» What is required
Beginning with the line that holds "this 1270×952 image.", please retype each line through the end of the listing below, both ends included, and nothing more.
=== Records ===
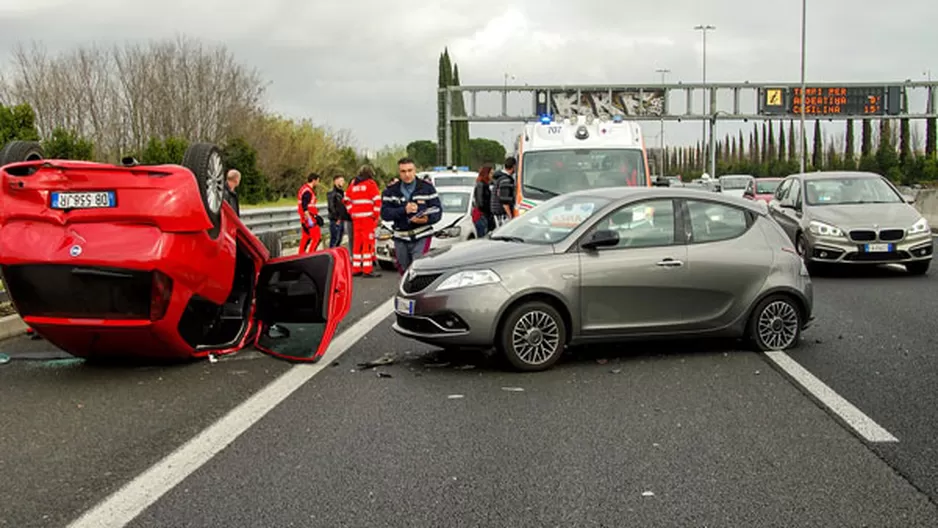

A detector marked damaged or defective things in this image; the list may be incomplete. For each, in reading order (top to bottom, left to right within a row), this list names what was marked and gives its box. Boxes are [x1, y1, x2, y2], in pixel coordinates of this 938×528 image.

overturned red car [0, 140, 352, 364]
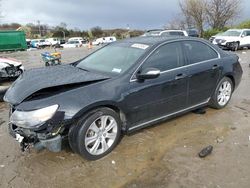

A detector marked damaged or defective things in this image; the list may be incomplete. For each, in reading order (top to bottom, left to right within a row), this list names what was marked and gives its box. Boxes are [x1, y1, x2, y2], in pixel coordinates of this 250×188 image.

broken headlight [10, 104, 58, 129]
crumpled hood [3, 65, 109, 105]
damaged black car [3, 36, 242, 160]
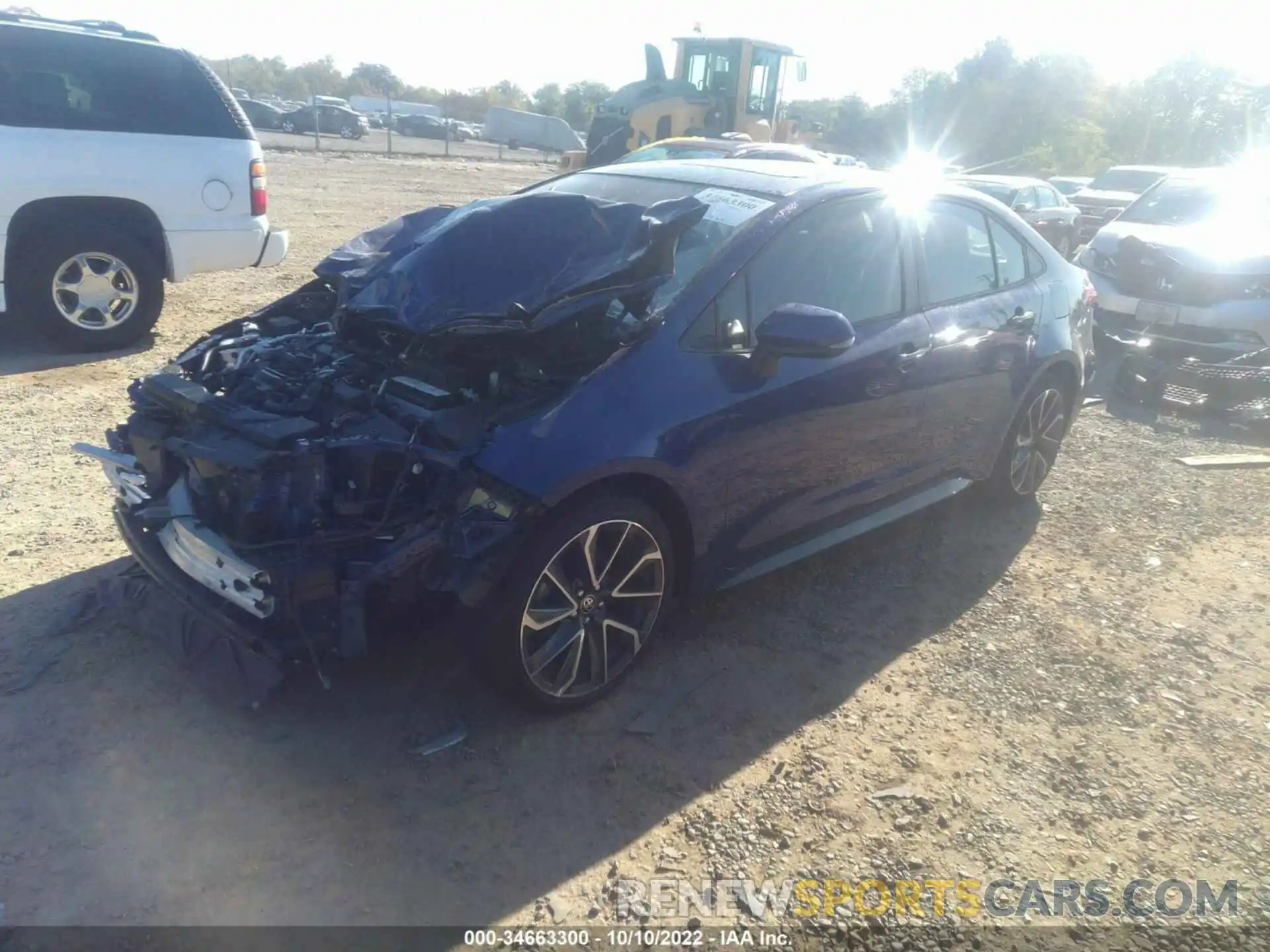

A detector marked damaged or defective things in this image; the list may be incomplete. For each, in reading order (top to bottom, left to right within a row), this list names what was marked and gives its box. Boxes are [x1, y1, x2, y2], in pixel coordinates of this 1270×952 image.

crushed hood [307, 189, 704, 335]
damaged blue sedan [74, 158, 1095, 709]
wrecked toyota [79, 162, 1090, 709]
===
» Expected output
A detector marked damaged or defective things in this image; the list may be incomplete. For each, in reading order (top to bottom, left to right within a row), this list names what was marked and gives its box. Boxes are [x1, y1, x2, y2], in pixel coordinates of this 1270×952 image.

crushed hood [307, 189, 704, 335]
damaged blue sedan [74, 158, 1095, 709]
wrecked toyota [79, 162, 1090, 709]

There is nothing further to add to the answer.